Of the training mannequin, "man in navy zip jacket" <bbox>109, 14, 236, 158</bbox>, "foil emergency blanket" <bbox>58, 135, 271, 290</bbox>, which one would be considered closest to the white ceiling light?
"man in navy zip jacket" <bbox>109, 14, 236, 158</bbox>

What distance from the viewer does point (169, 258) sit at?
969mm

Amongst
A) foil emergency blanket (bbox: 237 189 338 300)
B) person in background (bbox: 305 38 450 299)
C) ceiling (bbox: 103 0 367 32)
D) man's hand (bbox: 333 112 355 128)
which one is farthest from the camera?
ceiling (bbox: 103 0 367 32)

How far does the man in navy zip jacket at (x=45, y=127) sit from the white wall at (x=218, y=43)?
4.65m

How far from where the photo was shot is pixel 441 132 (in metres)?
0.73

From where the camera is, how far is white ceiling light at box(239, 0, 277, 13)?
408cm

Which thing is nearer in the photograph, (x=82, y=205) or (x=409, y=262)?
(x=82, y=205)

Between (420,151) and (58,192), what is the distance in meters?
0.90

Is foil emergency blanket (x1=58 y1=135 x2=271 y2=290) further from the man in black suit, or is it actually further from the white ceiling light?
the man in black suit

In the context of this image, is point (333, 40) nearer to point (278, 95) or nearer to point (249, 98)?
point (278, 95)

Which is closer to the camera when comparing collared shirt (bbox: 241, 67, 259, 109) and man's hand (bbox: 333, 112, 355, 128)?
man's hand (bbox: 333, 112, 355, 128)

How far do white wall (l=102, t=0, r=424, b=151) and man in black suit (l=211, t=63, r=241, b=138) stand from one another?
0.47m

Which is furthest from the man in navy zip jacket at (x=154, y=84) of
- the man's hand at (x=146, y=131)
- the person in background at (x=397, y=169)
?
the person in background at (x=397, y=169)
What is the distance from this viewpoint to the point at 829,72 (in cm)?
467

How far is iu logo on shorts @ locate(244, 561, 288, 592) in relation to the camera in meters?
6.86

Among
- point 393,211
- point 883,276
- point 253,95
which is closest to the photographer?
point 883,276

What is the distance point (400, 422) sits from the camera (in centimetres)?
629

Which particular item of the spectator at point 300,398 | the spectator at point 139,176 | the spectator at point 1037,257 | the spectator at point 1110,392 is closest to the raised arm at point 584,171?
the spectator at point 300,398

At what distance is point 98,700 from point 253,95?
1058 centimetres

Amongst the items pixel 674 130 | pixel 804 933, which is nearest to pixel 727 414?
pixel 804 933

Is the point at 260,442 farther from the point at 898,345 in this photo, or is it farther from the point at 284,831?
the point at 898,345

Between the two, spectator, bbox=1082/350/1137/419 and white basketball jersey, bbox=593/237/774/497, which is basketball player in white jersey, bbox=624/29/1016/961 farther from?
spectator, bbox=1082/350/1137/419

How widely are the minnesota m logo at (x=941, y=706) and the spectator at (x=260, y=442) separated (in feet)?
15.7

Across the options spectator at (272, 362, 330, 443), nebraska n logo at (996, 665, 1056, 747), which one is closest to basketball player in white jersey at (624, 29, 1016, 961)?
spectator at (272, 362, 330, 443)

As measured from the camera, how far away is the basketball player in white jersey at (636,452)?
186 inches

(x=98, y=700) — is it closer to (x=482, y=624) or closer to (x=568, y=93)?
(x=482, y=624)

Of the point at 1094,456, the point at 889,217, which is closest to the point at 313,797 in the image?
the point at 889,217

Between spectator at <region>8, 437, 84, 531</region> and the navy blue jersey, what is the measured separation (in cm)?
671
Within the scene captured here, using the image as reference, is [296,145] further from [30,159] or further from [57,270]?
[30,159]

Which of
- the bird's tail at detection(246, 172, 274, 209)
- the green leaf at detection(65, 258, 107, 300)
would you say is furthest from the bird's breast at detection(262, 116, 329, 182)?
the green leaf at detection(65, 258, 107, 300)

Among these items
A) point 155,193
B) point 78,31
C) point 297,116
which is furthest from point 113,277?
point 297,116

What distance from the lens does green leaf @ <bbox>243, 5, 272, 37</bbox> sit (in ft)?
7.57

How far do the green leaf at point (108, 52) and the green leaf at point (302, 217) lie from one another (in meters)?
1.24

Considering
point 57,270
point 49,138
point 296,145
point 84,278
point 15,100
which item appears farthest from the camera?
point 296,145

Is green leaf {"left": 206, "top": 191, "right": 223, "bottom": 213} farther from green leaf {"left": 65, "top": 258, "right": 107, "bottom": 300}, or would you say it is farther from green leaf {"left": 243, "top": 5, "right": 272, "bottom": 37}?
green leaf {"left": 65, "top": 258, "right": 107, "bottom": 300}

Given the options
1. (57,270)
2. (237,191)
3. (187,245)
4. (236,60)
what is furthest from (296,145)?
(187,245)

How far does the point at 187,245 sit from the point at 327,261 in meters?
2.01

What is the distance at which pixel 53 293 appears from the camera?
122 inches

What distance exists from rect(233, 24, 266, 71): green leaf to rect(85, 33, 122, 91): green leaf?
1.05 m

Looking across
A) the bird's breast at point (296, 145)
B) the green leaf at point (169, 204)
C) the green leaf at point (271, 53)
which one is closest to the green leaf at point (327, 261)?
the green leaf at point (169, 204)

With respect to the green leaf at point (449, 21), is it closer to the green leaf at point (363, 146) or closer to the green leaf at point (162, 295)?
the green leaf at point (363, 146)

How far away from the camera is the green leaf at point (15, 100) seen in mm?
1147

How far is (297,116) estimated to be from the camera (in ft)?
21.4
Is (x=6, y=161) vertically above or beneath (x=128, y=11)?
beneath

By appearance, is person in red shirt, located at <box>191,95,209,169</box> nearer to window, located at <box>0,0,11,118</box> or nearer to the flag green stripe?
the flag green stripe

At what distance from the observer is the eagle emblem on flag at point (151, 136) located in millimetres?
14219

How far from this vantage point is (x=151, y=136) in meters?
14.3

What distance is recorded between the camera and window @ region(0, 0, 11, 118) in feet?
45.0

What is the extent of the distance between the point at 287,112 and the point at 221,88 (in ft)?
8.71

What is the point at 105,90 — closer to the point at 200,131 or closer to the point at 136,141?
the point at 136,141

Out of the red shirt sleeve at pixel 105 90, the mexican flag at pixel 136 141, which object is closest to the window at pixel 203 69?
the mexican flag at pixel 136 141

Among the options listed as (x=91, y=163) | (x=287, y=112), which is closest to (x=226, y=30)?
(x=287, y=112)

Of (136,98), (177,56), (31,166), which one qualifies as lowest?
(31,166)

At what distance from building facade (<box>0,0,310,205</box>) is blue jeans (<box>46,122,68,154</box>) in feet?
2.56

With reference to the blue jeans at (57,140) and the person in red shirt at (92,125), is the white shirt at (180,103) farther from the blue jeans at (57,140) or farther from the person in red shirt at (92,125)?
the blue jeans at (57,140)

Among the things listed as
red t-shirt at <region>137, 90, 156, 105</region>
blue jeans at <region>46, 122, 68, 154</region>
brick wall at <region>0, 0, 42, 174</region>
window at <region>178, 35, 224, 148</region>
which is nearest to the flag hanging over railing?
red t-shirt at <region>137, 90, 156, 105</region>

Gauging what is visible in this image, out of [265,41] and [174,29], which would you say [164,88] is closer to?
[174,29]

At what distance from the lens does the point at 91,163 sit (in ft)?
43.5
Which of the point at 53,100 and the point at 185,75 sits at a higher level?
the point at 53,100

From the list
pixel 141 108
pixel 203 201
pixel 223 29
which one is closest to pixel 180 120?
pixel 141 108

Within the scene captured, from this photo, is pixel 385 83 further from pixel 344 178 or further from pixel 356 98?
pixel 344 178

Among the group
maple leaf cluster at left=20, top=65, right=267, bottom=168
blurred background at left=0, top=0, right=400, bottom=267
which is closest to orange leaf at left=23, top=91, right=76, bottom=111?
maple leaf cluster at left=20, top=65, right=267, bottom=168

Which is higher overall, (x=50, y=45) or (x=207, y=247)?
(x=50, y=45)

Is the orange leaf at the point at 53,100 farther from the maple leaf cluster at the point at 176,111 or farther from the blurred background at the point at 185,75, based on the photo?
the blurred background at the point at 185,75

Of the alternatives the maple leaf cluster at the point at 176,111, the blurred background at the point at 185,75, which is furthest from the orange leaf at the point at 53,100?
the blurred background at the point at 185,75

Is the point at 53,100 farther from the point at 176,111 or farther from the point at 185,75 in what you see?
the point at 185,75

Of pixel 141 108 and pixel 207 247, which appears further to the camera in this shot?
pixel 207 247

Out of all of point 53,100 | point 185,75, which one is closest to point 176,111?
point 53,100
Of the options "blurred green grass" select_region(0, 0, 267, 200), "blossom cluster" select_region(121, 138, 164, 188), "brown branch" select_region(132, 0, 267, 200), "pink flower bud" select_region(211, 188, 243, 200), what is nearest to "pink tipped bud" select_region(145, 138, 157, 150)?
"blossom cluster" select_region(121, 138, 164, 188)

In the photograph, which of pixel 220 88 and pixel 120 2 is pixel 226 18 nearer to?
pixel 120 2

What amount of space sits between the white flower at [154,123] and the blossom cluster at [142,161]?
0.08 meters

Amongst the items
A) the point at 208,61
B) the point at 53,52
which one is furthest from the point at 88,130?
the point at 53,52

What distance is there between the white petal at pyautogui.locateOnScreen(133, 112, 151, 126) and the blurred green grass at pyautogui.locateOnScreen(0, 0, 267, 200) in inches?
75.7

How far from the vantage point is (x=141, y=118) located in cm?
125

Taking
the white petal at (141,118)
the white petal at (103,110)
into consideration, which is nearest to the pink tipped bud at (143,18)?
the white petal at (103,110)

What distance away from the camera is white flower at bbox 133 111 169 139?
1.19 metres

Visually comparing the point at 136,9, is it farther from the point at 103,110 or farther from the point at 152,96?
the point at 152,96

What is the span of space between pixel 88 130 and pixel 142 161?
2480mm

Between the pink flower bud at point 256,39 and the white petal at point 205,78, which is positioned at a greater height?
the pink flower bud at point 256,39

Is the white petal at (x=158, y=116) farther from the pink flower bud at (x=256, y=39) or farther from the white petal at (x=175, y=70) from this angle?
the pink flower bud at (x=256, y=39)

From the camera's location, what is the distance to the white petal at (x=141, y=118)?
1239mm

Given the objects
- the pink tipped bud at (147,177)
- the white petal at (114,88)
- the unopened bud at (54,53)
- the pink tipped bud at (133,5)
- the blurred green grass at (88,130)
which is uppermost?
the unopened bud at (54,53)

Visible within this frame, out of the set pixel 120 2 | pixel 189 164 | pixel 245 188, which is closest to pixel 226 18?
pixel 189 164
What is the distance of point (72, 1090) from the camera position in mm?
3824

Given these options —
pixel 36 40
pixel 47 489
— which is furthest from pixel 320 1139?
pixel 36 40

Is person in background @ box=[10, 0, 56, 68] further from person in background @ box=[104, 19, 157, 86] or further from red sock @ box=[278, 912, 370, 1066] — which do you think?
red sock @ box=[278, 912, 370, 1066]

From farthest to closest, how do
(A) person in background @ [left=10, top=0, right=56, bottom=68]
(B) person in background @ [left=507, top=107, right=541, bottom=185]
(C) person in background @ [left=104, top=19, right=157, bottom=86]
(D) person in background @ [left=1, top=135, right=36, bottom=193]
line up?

• • •

• 課題: 記録のうち、「Visible within this」を含む行から始めて最後の行までを、両端の行も含めて一字一句違えずに引用せよ。

• 課題の結果:
Visible within this frame, out of the set pixel 120 2 | pixel 189 164 | pixel 245 188, which is closest to pixel 226 18?
pixel 189 164
What is the distance of point (72, 1090) from the camera position in mm?
3824

Given these options —
pixel 36 40
pixel 47 489
— which is furthest from pixel 320 1139?
pixel 36 40

Is person in background @ box=[10, 0, 56, 68] further from person in background @ box=[104, 19, 157, 86] or further from red sock @ box=[278, 912, 370, 1066] — which do you think?
red sock @ box=[278, 912, 370, 1066]

From farthest to closest, how do
(A) person in background @ [left=10, top=0, right=56, bottom=68]
(B) person in background @ [left=507, top=107, right=541, bottom=185]
(C) person in background @ [left=104, top=19, right=157, bottom=86]
(D) person in background @ [left=1, top=135, right=36, bottom=193]
line up?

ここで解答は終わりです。